A recent opinion from the Northern District of Georgia reminds False Claims Act defendants about a potentially powerful tool at their disposal—counterclaims. In United States ex rel. Cooley v. ERMI, LLC, the court permitted several counterclaims to proceed over the relator’s argument that they were against public policy, demonstrating how defendants can go on offense to hold relators accountable for their own misconduct.

In Cooley, a former chief compliance officer sued ERMI. As is typical for an FCA relator, she alleged that the company engaged in fraudulent billing practices and unlicensed activity and that ERMI retaliated against her for reporting it. In addition to denying relator’s allegations, ERMI brought counterclaims for, among others, (1) breach of fiduciary duty for misleading the company about her legal qualifications and the status of its license renewal and (2) breach of a confidentiality agreement in retaining and disclosing confidential information belonging to ERMI.

Cooley moved to dismiss, arguing that, among other things, the counterclaims were barred by public policy because they discourage whistleblowers from bringing qui tam actions. The court rejected that argument. Instead, the court held that counterclaims are viable when they are based on “independent damages” and do not depend on a company’s liability (or not) under the FCA.

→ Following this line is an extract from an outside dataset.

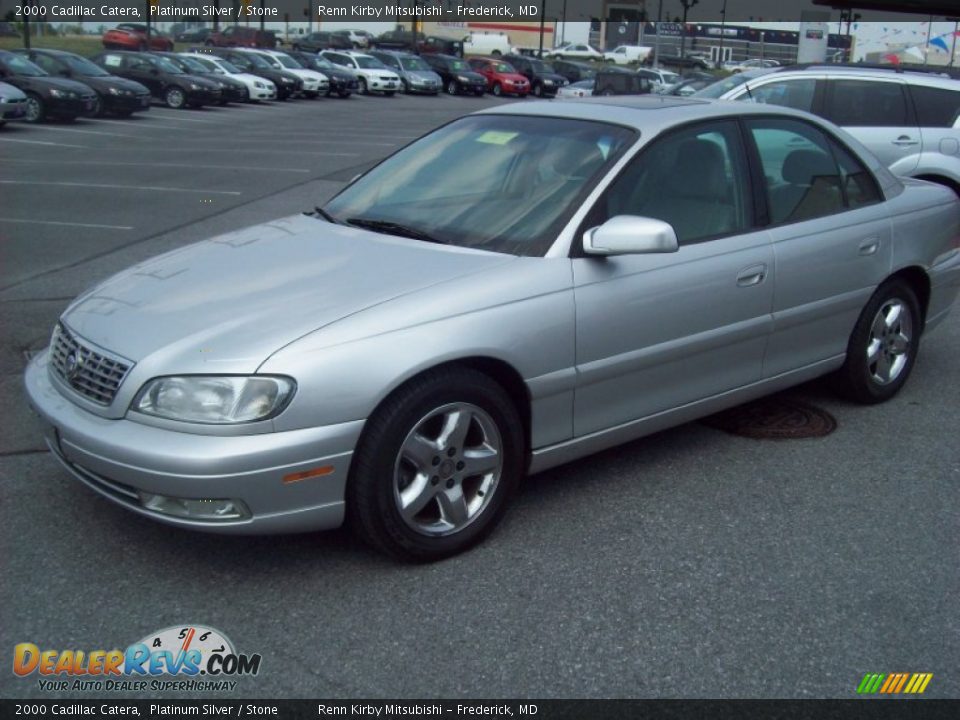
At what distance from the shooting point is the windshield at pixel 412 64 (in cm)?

Several of ERMI’s counterclaims met that standard here. As for breach of fiduciary duty, one claim alleged mishandling of a license renewal process that led to a lawsuit by a competitor under a different statute. That was enough. As for breach of contract, ERMI did not limit its allegations to documents retained specially for the preparation and pursuit of her FCA claims. That was also enough: the confidentiality agreement did not permit her to retain information that she did not provide to the government and was unrelated to her FCA claims. At this stage, ERMI did not need to identify any specific documents that Cooley wrongfully retained or disclosed.

Cooley serves as a good reminder to defendants that the claims in FCA cases need not be unidirectional. When defendants have a sufficient basis for allegations, counterclaims that do not overlap completely with the FCA claims can—and probably should—be asserted against former employee whistleblowers.